We observe that in some situations LLVM generates a zero-extending subword load followed by a sign-extension, where it would be obvious to use a sign-extending load instead.
This is a short Godbolt demo on x86 and the same on RISC-V: function test1() uses a zero-extending byte load, followed by a sign extension (shift-left/shift-right pair on RISC-V), whereas we expect that it should be equivalent to function test2() which directly uses a sign-extending byte load.
The LLVM IR of both functions is equivalent, except that test1() has a freeze on the result of the load i8 operation (the freeze originates from InstCombine in this fragment; function test2() follows a different optimization path where it does not receive a freeze).
The freeze operation seems to prevent the selection of a sign-extending load, but is this expected? The freeze results in a “COPY” but this is killed (I assume because it is taken together with the load).
Freeze followed by sign-extend guarantees all the extended bits are equal. A sign-extending load followed by a freeze does not guarantee that. We currently don’t have any target-independent way to represent a “freeze and sign-extend” load, so we don’t optimize. If it’s a common pattern, it might be worth adding something.

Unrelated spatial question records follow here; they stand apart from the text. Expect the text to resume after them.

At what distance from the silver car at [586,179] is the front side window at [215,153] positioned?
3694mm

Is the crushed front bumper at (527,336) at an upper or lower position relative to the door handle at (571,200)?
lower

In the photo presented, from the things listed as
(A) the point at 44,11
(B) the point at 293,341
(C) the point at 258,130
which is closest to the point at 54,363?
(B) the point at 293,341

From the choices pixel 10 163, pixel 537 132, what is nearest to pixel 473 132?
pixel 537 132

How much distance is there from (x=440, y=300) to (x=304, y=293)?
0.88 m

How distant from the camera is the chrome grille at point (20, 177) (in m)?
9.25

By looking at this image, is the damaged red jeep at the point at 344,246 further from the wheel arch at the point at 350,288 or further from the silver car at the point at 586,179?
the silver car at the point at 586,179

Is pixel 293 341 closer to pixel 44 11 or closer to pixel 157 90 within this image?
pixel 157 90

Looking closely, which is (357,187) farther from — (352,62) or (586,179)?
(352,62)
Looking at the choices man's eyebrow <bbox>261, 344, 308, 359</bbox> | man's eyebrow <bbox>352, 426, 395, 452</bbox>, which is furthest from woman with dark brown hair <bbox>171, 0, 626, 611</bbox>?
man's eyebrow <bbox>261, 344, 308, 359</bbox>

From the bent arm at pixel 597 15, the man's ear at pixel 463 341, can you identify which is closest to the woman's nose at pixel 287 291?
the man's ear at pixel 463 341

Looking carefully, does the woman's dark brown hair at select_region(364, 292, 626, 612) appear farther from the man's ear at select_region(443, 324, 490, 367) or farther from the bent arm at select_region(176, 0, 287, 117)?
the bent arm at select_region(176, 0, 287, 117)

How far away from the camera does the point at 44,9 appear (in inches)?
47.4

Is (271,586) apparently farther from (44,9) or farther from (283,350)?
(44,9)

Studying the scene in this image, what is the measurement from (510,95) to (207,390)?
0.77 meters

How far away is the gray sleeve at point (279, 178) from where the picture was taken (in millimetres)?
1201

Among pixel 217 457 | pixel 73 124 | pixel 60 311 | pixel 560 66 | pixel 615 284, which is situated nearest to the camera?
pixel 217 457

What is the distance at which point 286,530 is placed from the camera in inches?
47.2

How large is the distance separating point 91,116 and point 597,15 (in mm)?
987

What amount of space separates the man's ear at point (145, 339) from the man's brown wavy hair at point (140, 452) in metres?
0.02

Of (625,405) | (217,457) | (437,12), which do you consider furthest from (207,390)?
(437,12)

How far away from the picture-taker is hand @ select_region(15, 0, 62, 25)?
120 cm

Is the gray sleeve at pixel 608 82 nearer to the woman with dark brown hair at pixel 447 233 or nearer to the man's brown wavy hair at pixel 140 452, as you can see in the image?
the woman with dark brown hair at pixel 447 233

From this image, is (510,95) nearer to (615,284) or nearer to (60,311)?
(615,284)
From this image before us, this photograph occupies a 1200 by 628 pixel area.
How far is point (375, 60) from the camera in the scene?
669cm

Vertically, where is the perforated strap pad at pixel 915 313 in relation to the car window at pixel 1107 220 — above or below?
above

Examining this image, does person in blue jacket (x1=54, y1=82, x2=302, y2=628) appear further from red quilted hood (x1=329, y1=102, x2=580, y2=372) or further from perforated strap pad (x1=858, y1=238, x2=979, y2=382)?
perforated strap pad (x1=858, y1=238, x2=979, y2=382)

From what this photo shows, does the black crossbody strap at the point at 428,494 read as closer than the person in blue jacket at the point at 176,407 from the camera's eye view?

Yes. But note that the instcombine transformation of the select does not require that all the extended bits are equal. The freeze starts out on the condition of the select, and is then propagated upward. When the freeze is propagated from the sign-extend operation to its argument, this additional requirement is imposed, so it could also be an idea to not always propagate the freeze over an extension operation.
This could indeed help to make more freeze operations zero-cost. I assume on almost any architecture the “freeze and sign-extend” load will just map onto the regular sign-extending load?
A sign-extending load followed by a freeze does not guarantee that.
That might be true in IR, but we’re talking about instruction selection here. By the time you get to a MachineInstr representing a RISC-V sign-extending load, surely that should have the same behavior as the hardware instruction, which will always have all the extended bits equal?
I have seen similar problems in the AMDGPU backend. It seems to me that freeze in IR is well defined but ISD::FREEZE in SelectionDAG is not well defined (after all SelectionDAGBuilder maps both UndefValue and PoisonValue to ISD::UNDEF) and just tends to get in the way.
Yes, it should be fine to lower the sequence to a sign-extending load instruction. We’d only need “freeze and sign-extend” in SelectionDAG.
The most recent discussion of this I can find is funnel shift, select, and poison - #26 by nlopes … not sure we reached a formal conclusion, but basically, poison exists in SelectionDAG, but not later.